>> start Given text
Foreword by Martine Durand, OECD Chief Statistician, Director of the OECD Statistics Directorate

Understanding and improving well-being requires a sound evidence base that can inform policy- makers and citizens alike where, when, and for whom life is getting better. These Guidelines have been produced under the OECD’s Better Life Initiative – a pioneering project launched in 2011, which aims to measure society’s progress across eleven domains of well-being, ranging from income, jobs, health, skills and housing, through to civic engagement and the environment. Subjective well-being – i.e. how people think about and experience their lives – is an important component of this overall framework. To be most useful to governments and other decision-makers, however, subjective well-being data need to be collected with large and representative samples and in a consistent way across different population groups and over time.

These Guidelines mark an important turning point in our knowledge of how subjective well- being can, and should, be measured. Not long ago, the received wisdom was that “we don’t know enough” about subjective well-being to build it into measures of societal progress. However, as the evidence documented in these Guidelines shows, we in fact know a lot – perhaps more than we realised until we gathered all the relevant material for this report – and in particular that measures of subjective well-being are capable of capturing valid and meaningful information.

However, like all self-reported measures, survey-based measures of subjective well-being, are sensitive to measurement methodology. A large part of this report is therefore devoted to explaining some of the key measurement issues that both data producers and users need to know about. Comparable data require comparable methods, and a degree of standardisation that will require both determination and co-operation to achieve.
>> end Given text
Task 1 - Using the foreword, mark each statement yes or no and quote the words that decide it: (a) The Better Life Initiative was launched in 2011. (b) The initiative measures progress across twelve domains of well-being. (c) Survey-based measures of subjective well-being are sensitive to measurement methodology.
Task 2 - According to the foreword, what do comparable data require?
The records have no role in this work.
>> start Records provided
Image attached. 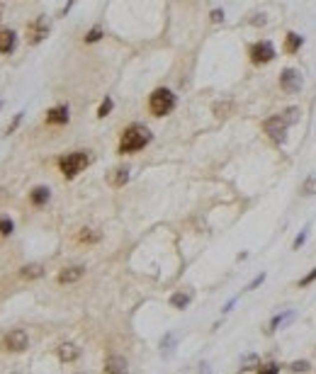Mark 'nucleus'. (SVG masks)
Returning a JSON list of instances; mask_svg holds the SVG:
<instances>
[{
    "instance_id": "18",
    "label": "nucleus",
    "mask_w": 316,
    "mask_h": 374,
    "mask_svg": "<svg viewBox=\"0 0 316 374\" xmlns=\"http://www.w3.org/2000/svg\"><path fill=\"white\" fill-rule=\"evenodd\" d=\"M102 236H100V231H95V228H80V233H78V241L80 243H97Z\"/></svg>"
},
{
    "instance_id": "27",
    "label": "nucleus",
    "mask_w": 316,
    "mask_h": 374,
    "mask_svg": "<svg viewBox=\"0 0 316 374\" xmlns=\"http://www.w3.org/2000/svg\"><path fill=\"white\" fill-rule=\"evenodd\" d=\"M100 37H102V29H100V27H93V29L85 34V41L93 44V41H100Z\"/></svg>"
},
{
    "instance_id": "11",
    "label": "nucleus",
    "mask_w": 316,
    "mask_h": 374,
    "mask_svg": "<svg viewBox=\"0 0 316 374\" xmlns=\"http://www.w3.org/2000/svg\"><path fill=\"white\" fill-rule=\"evenodd\" d=\"M56 355L61 362H75L78 355H80V348L75 345V343H61L58 348H56Z\"/></svg>"
},
{
    "instance_id": "28",
    "label": "nucleus",
    "mask_w": 316,
    "mask_h": 374,
    "mask_svg": "<svg viewBox=\"0 0 316 374\" xmlns=\"http://www.w3.org/2000/svg\"><path fill=\"white\" fill-rule=\"evenodd\" d=\"M307 238H309V228H304V231L299 233L297 238H295V243H292V248H295V250H297V248H302V245L307 243Z\"/></svg>"
},
{
    "instance_id": "6",
    "label": "nucleus",
    "mask_w": 316,
    "mask_h": 374,
    "mask_svg": "<svg viewBox=\"0 0 316 374\" xmlns=\"http://www.w3.org/2000/svg\"><path fill=\"white\" fill-rule=\"evenodd\" d=\"M263 129H265V134H268L275 144H282L285 136H287V122H285L282 117H270V119H265Z\"/></svg>"
},
{
    "instance_id": "29",
    "label": "nucleus",
    "mask_w": 316,
    "mask_h": 374,
    "mask_svg": "<svg viewBox=\"0 0 316 374\" xmlns=\"http://www.w3.org/2000/svg\"><path fill=\"white\" fill-rule=\"evenodd\" d=\"M292 372H309V362H307V360L292 362Z\"/></svg>"
},
{
    "instance_id": "26",
    "label": "nucleus",
    "mask_w": 316,
    "mask_h": 374,
    "mask_svg": "<svg viewBox=\"0 0 316 374\" xmlns=\"http://www.w3.org/2000/svg\"><path fill=\"white\" fill-rule=\"evenodd\" d=\"M173 345H175V336L170 333V336L163 338V343H161V348H163V355H170L173 353Z\"/></svg>"
},
{
    "instance_id": "7",
    "label": "nucleus",
    "mask_w": 316,
    "mask_h": 374,
    "mask_svg": "<svg viewBox=\"0 0 316 374\" xmlns=\"http://www.w3.org/2000/svg\"><path fill=\"white\" fill-rule=\"evenodd\" d=\"M49 34V24H46V19L44 17H37L32 19L29 24H27V41L34 46L39 41H44V37Z\"/></svg>"
},
{
    "instance_id": "4",
    "label": "nucleus",
    "mask_w": 316,
    "mask_h": 374,
    "mask_svg": "<svg viewBox=\"0 0 316 374\" xmlns=\"http://www.w3.org/2000/svg\"><path fill=\"white\" fill-rule=\"evenodd\" d=\"M0 345H2V350H7V353H22V350H27L29 338H27V333H24L22 328H12V331H7V333L2 336Z\"/></svg>"
},
{
    "instance_id": "1",
    "label": "nucleus",
    "mask_w": 316,
    "mask_h": 374,
    "mask_svg": "<svg viewBox=\"0 0 316 374\" xmlns=\"http://www.w3.org/2000/svg\"><path fill=\"white\" fill-rule=\"evenodd\" d=\"M151 131L141 124H131L129 129H124L122 139H119V153H136L144 146H149Z\"/></svg>"
},
{
    "instance_id": "31",
    "label": "nucleus",
    "mask_w": 316,
    "mask_h": 374,
    "mask_svg": "<svg viewBox=\"0 0 316 374\" xmlns=\"http://www.w3.org/2000/svg\"><path fill=\"white\" fill-rule=\"evenodd\" d=\"M314 185H316V178H309L307 185L302 187V194H314Z\"/></svg>"
},
{
    "instance_id": "16",
    "label": "nucleus",
    "mask_w": 316,
    "mask_h": 374,
    "mask_svg": "<svg viewBox=\"0 0 316 374\" xmlns=\"http://www.w3.org/2000/svg\"><path fill=\"white\" fill-rule=\"evenodd\" d=\"M302 44H304V37L297 34V32H290V34L285 37V51H287V54H297L299 49H302Z\"/></svg>"
},
{
    "instance_id": "3",
    "label": "nucleus",
    "mask_w": 316,
    "mask_h": 374,
    "mask_svg": "<svg viewBox=\"0 0 316 374\" xmlns=\"http://www.w3.org/2000/svg\"><path fill=\"white\" fill-rule=\"evenodd\" d=\"M175 107V95L170 93L168 88H158L153 90L149 97V110L153 117H166L170 110Z\"/></svg>"
},
{
    "instance_id": "12",
    "label": "nucleus",
    "mask_w": 316,
    "mask_h": 374,
    "mask_svg": "<svg viewBox=\"0 0 316 374\" xmlns=\"http://www.w3.org/2000/svg\"><path fill=\"white\" fill-rule=\"evenodd\" d=\"M66 122H68V107L66 105H58V107L46 112V124H66Z\"/></svg>"
},
{
    "instance_id": "35",
    "label": "nucleus",
    "mask_w": 316,
    "mask_h": 374,
    "mask_svg": "<svg viewBox=\"0 0 316 374\" xmlns=\"http://www.w3.org/2000/svg\"><path fill=\"white\" fill-rule=\"evenodd\" d=\"M263 22H265V17H263V15H256V19H253V24H263Z\"/></svg>"
},
{
    "instance_id": "24",
    "label": "nucleus",
    "mask_w": 316,
    "mask_h": 374,
    "mask_svg": "<svg viewBox=\"0 0 316 374\" xmlns=\"http://www.w3.org/2000/svg\"><path fill=\"white\" fill-rule=\"evenodd\" d=\"M12 228H15V224H12L7 216H2V219H0V233H2V236H10V233H12Z\"/></svg>"
},
{
    "instance_id": "14",
    "label": "nucleus",
    "mask_w": 316,
    "mask_h": 374,
    "mask_svg": "<svg viewBox=\"0 0 316 374\" xmlns=\"http://www.w3.org/2000/svg\"><path fill=\"white\" fill-rule=\"evenodd\" d=\"M127 180H129V168H124V166H122V168H114L110 175H107V183H110L112 187H124Z\"/></svg>"
},
{
    "instance_id": "22",
    "label": "nucleus",
    "mask_w": 316,
    "mask_h": 374,
    "mask_svg": "<svg viewBox=\"0 0 316 374\" xmlns=\"http://www.w3.org/2000/svg\"><path fill=\"white\" fill-rule=\"evenodd\" d=\"M112 107H114L112 97H105V100H102V105H100V110H97V117H100V119H105V117L112 112Z\"/></svg>"
},
{
    "instance_id": "25",
    "label": "nucleus",
    "mask_w": 316,
    "mask_h": 374,
    "mask_svg": "<svg viewBox=\"0 0 316 374\" xmlns=\"http://www.w3.org/2000/svg\"><path fill=\"white\" fill-rule=\"evenodd\" d=\"M258 374H280V365H275V362L261 365V367H258Z\"/></svg>"
},
{
    "instance_id": "10",
    "label": "nucleus",
    "mask_w": 316,
    "mask_h": 374,
    "mask_svg": "<svg viewBox=\"0 0 316 374\" xmlns=\"http://www.w3.org/2000/svg\"><path fill=\"white\" fill-rule=\"evenodd\" d=\"M129 372V365L127 360L119 355H110L105 360V374H127Z\"/></svg>"
},
{
    "instance_id": "34",
    "label": "nucleus",
    "mask_w": 316,
    "mask_h": 374,
    "mask_svg": "<svg viewBox=\"0 0 316 374\" xmlns=\"http://www.w3.org/2000/svg\"><path fill=\"white\" fill-rule=\"evenodd\" d=\"M222 19H224L222 10H212V22H222Z\"/></svg>"
},
{
    "instance_id": "19",
    "label": "nucleus",
    "mask_w": 316,
    "mask_h": 374,
    "mask_svg": "<svg viewBox=\"0 0 316 374\" xmlns=\"http://www.w3.org/2000/svg\"><path fill=\"white\" fill-rule=\"evenodd\" d=\"M292 318H295V311H290L287 316H285V314H278V316L273 318V323H270V328H268V333H275V331H278L280 326H287V323H290Z\"/></svg>"
},
{
    "instance_id": "20",
    "label": "nucleus",
    "mask_w": 316,
    "mask_h": 374,
    "mask_svg": "<svg viewBox=\"0 0 316 374\" xmlns=\"http://www.w3.org/2000/svg\"><path fill=\"white\" fill-rule=\"evenodd\" d=\"M187 304H190V294L175 292V294L170 297V306H175V309H187Z\"/></svg>"
},
{
    "instance_id": "32",
    "label": "nucleus",
    "mask_w": 316,
    "mask_h": 374,
    "mask_svg": "<svg viewBox=\"0 0 316 374\" xmlns=\"http://www.w3.org/2000/svg\"><path fill=\"white\" fill-rule=\"evenodd\" d=\"M261 282H265V272H261V275H258V277H256V280L251 282V284H248V287H246V292H251V289H256V287H258V284H261Z\"/></svg>"
},
{
    "instance_id": "30",
    "label": "nucleus",
    "mask_w": 316,
    "mask_h": 374,
    "mask_svg": "<svg viewBox=\"0 0 316 374\" xmlns=\"http://www.w3.org/2000/svg\"><path fill=\"white\" fill-rule=\"evenodd\" d=\"M312 282H316V267L312 270V272H309V275H304V277L299 280V287H309Z\"/></svg>"
},
{
    "instance_id": "8",
    "label": "nucleus",
    "mask_w": 316,
    "mask_h": 374,
    "mask_svg": "<svg viewBox=\"0 0 316 374\" xmlns=\"http://www.w3.org/2000/svg\"><path fill=\"white\" fill-rule=\"evenodd\" d=\"M280 88L285 90V93H299L302 90V75L295 71V68H285L282 73H280Z\"/></svg>"
},
{
    "instance_id": "2",
    "label": "nucleus",
    "mask_w": 316,
    "mask_h": 374,
    "mask_svg": "<svg viewBox=\"0 0 316 374\" xmlns=\"http://www.w3.org/2000/svg\"><path fill=\"white\" fill-rule=\"evenodd\" d=\"M88 166H90V153L88 151H73V153H68L58 161V168L63 173V178H75Z\"/></svg>"
},
{
    "instance_id": "21",
    "label": "nucleus",
    "mask_w": 316,
    "mask_h": 374,
    "mask_svg": "<svg viewBox=\"0 0 316 374\" xmlns=\"http://www.w3.org/2000/svg\"><path fill=\"white\" fill-rule=\"evenodd\" d=\"M258 367H261V360H258V355H248L246 360H243L241 372H248V370H256V372H258Z\"/></svg>"
},
{
    "instance_id": "9",
    "label": "nucleus",
    "mask_w": 316,
    "mask_h": 374,
    "mask_svg": "<svg viewBox=\"0 0 316 374\" xmlns=\"http://www.w3.org/2000/svg\"><path fill=\"white\" fill-rule=\"evenodd\" d=\"M83 275H85V267H83V265H73V267H63L56 280H58V284H73V282H78Z\"/></svg>"
},
{
    "instance_id": "33",
    "label": "nucleus",
    "mask_w": 316,
    "mask_h": 374,
    "mask_svg": "<svg viewBox=\"0 0 316 374\" xmlns=\"http://www.w3.org/2000/svg\"><path fill=\"white\" fill-rule=\"evenodd\" d=\"M19 122H22V112H17V114H15V119H12V124L7 127V134H12V131L17 129V127H19Z\"/></svg>"
},
{
    "instance_id": "17",
    "label": "nucleus",
    "mask_w": 316,
    "mask_h": 374,
    "mask_svg": "<svg viewBox=\"0 0 316 374\" xmlns=\"http://www.w3.org/2000/svg\"><path fill=\"white\" fill-rule=\"evenodd\" d=\"M41 275H44V265H39V262L24 265V267L19 270V277H22V280H37Z\"/></svg>"
},
{
    "instance_id": "15",
    "label": "nucleus",
    "mask_w": 316,
    "mask_h": 374,
    "mask_svg": "<svg viewBox=\"0 0 316 374\" xmlns=\"http://www.w3.org/2000/svg\"><path fill=\"white\" fill-rule=\"evenodd\" d=\"M49 197H51V192H49V187H34L32 192H29V202L34 206H44L49 202Z\"/></svg>"
},
{
    "instance_id": "5",
    "label": "nucleus",
    "mask_w": 316,
    "mask_h": 374,
    "mask_svg": "<svg viewBox=\"0 0 316 374\" xmlns=\"http://www.w3.org/2000/svg\"><path fill=\"white\" fill-rule=\"evenodd\" d=\"M275 58V46L270 41H258L251 46V61L256 66H263V63H270Z\"/></svg>"
},
{
    "instance_id": "13",
    "label": "nucleus",
    "mask_w": 316,
    "mask_h": 374,
    "mask_svg": "<svg viewBox=\"0 0 316 374\" xmlns=\"http://www.w3.org/2000/svg\"><path fill=\"white\" fill-rule=\"evenodd\" d=\"M17 44V34L12 29H2L0 32V54H10Z\"/></svg>"
},
{
    "instance_id": "23",
    "label": "nucleus",
    "mask_w": 316,
    "mask_h": 374,
    "mask_svg": "<svg viewBox=\"0 0 316 374\" xmlns=\"http://www.w3.org/2000/svg\"><path fill=\"white\" fill-rule=\"evenodd\" d=\"M282 119L287 122V127H290V124H295V122L299 119V110H297V107H290V110H285V117H282Z\"/></svg>"
}]
</instances>
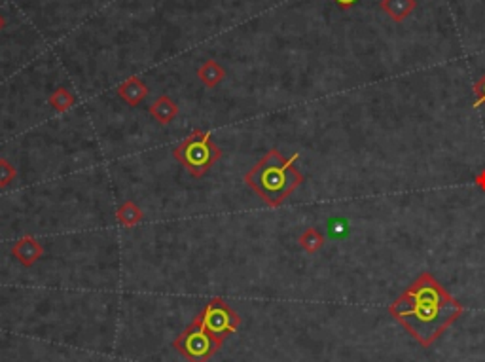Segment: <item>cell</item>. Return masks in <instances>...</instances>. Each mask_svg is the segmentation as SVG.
Here are the masks:
<instances>
[{
    "label": "cell",
    "mask_w": 485,
    "mask_h": 362,
    "mask_svg": "<svg viewBox=\"0 0 485 362\" xmlns=\"http://www.w3.org/2000/svg\"><path fill=\"white\" fill-rule=\"evenodd\" d=\"M389 311L421 345L428 347L463 315V305L428 273H423L398 300L391 303Z\"/></svg>",
    "instance_id": "cell-1"
},
{
    "label": "cell",
    "mask_w": 485,
    "mask_h": 362,
    "mask_svg": "<svg viewBox=\"0 0 485 362\" xmlns=\"http://www.w3.org/2000/svg\"><path fill=\"white\" fill-rule=\"evenodd\" d=\"M284 158L279 150H269L258 164L245 175V184L260 196L269 207L279 205L303 182L302 173L294 167V159Z\"/></svg>",
    "instance_id": "cell-2"
},
{
    "label": "cell",
    "mask_w": 485,
    "mask_h": 362,
    "mask_svg": "<svg viewBox=\"0 0 485 362\" xmlns=\"http://www.w3.org/2000/svg\"><path fill=\"white\" fill-rule=\"evenodd\" d=\"M175 159H178L191 177L201 178L212 169V165L222 158V148L217 146L209 131L194 129L182 143L173 150Z\"/></svg>",
    "instance_id": "cell-3"
},
{
    "label": "cell",
    "mask_w": 485,
    "mask_h": 362,
    "mask_svg": "<svg viewBox=\"0 0 485 362\" xmlns=\"http://www.w3.org/2000/svg\"><path fill=\"white\" fill-rule=\"evenodd\" d=\"M224 340L210 336L209 332L194 323L184 330L182 334L173 342V347L188 362H209L215 353L222 347Z\"/></svg>",
    "instance_id": "cell-4"
},
{
    "label": "cell",
    "mask_w": 485,
    "mask_h": 362,
    "mask_svg": "<svg viewBox=\"0 0 485 362\" xmlns=\"http://www.w3.org/2000/svg\"><path fill=\"white\" fill-rule=\"evenodd\" d=\"M194 321L199 326H203L210 336L218 338V340H226L241 326L239 313H236V310H231L222 298H212Z\"/></svg>",
    "instance_id": "cell-5"
},
{
    "label": "cell",
    "mask_w": 485,
    "mask_h": 362,
    "mask_svg": "<svg viewBox=\"0 0 485 362\" xmlns=\"http://www.w3.org/2000/svg\"><path fill=\"white\" fill-rule=\"evenodd\" d=\"M12 256L23 266V268H31L38 262L40 258L44 256V247L38 239H34L33 236H23V238L13 243Z\"/></svg>",
    "instance_id": "cell-6"
},
{
    "label": "cell",
    "mask_w": 485,
    "mask_h": 362,
    "mask_svg": "<svg viewBox=\"0 0 485 362\" xmlns=\"http://www.w3.org/2000/svg\"><path fill=\"white\" fill-rule=\"evenodd\" d=\"M116 93L124 103L129 106H137L148 95V86L138 76H131L129 80H125L124 84H120Z\"/></svg>",
    "instance_id": "cell-7"
},
{
    "label": "cell",
    "mask_w": 485,
    "mask_h": 362,
    "mask_svg": "<svg viewBox=\"0 0 485 362\" xmlns=\"http://www.w3.org/2000/svg\"><path fill=\"white\" fill-rule=\"evenodd\" d=\"M150 114L152 118L159 124L169 125L178 116V106L169 95H159L158 99L150 105Z\"/></svg>",
    "instance_id": "cell-8"
},
{
    "label": "cell",
    "mask_w": 485,
    "mask_h": 362,
    "mask_svg": "<svg viewBox=\"0 0 485 362\" xmlns=\"http://www.w3.org/2000/svg\"><path fill=\"white\" fill-rule=\"evenodd\" d=\"M197 76H199V80H201L207 87H217L218 84L226 78V71H224V66L218 65L217 61L209 59L199 66Z\"/></svg>",
    "instance_id": "cell-9"
},
{
    "label": "cell",
    "mask_w": 485,
    "mask_h": 362,
    "mask_svg": "<svg viewBox=\"0 0 485 362\" xmlns=\"http://www.w3.org/2000/svg\"><path fill=\"white\" fill-rule=\"evenodd\" d=\"M116 218H118L120 224L125 226V228H135V226L143 222V211L135 201L129 199L124 205H120V209L116 211Z\"/></svg>",
    "instance_id": "cell-10"
},
{
    "label": "cell",
    "mask_w": 485,
    "mask_h": 362,
    "mask_svg": "<svg viewBox=\"0 0 485 362\" xmlns=\"http://www.w3.org/2000/svg\"><path fill=\"white\" fill-rule=\"evenodd\" d=\"M415 6V0H383V10L396 21H402Z\"/></svg>",
    "instance_id": "cell-11"
},
{
    "label": "cell",
    "mask_w": 485,
    "mask_h": 362,
    "mask_svg": "<svg viewBox=\"0 0 485 362\" xmlns=\"http://www.w3.org/2000/svg\"><path fill=\"white\" fill-rule=\"evenodd\" d=\"M74 103H76V97H74L73 93L68 92L66 87L55 89V92L52 93V97H50V105H52L57 113H66L68 108H73Z\"/></svg>",
    "instance_id": "cell-12"
},
{
    "label": "cell",
    "mask_w": 485,
    "mask_h": 362,
    "mask_svg": "<svg viewBox=\"0 0 485 362\" xmlns=\"http://www.w3.org/2000/svg\"><path fill=\"white\" fill-rule=\"evenodd\" d=\"M17 177V169L13 167L12 161H8L6 158H0V188H6L15 180Z\"/></svg>",
    "instance_id": "cell-13"
},
{
    "label": "cell",
    "mask_w": 485,
    "mask_h": 362,
    "mask_svg": "<svg viewBox=\"0 0 485 362\" xmlns=\"http://www.w3.org/2000/svg\"><path fill=\"white\" fill-rule=\"evenodd\" d=\"M300 243H302L303 249L309 250V252H315V250H319L322 247V236L317 230H313V228H309L302 238H300Z\"/></svg>",
    "instance_id": "cell-14"
},
{
    "label": "cell",
    "mask_w": 485,
    "mask_h": 362,
    "mask_svg": "<svg viewBox=\"0 0 485 362\" xmlns=\"http://www.w3.org/2000/svg\"><path fill=\"white\" fill-rule=\"evenodd\" d=\"M476 93H478V101H476V105H484L485 103V76L482 80H479V84L476 86Z\"/></svg>",
    "instance_id": "cell-15"
},
{
    "label": "cell",
    "mask_w": 485,
    "mask_h": 362,
    "mask_svg": "<svg viewBox=\"0 0 485 362\" xmlns=\"http://www.w3.org/2000/svg\"><path fill=\"white\" fill-rule=\"evenodd\" d=\"M354 2H356V0H335V4H340L341 8H349V6H353Z\"/></svg>",
    "instance_id": "cell-16"
},
{
    "label": "cell",
    "mask_w": 485,
    "mask_h": 362,
    "mask_svg": "<svg viewBox=\"0 0 485 362\" xmlns=\"http://www.w3.org/2000/svg\"><path fill=\"white\" fill-rule=\"evenodd\" d=\"M4 25H6V21H4V17H2V15H0V31H2V29H4Z\"/></svg>",
    "instance_id": "cell-17"
}]
</instances>
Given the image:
>> end Records provided
Reply 1 -
(a) Yes: "a pioneering project launched in 2011"
(b) No: "across eleven domains of well-being"
(c) Yes: "are sensitive to measurement methodology"

Reply 2 - Comparable methods and a degree of standardisation.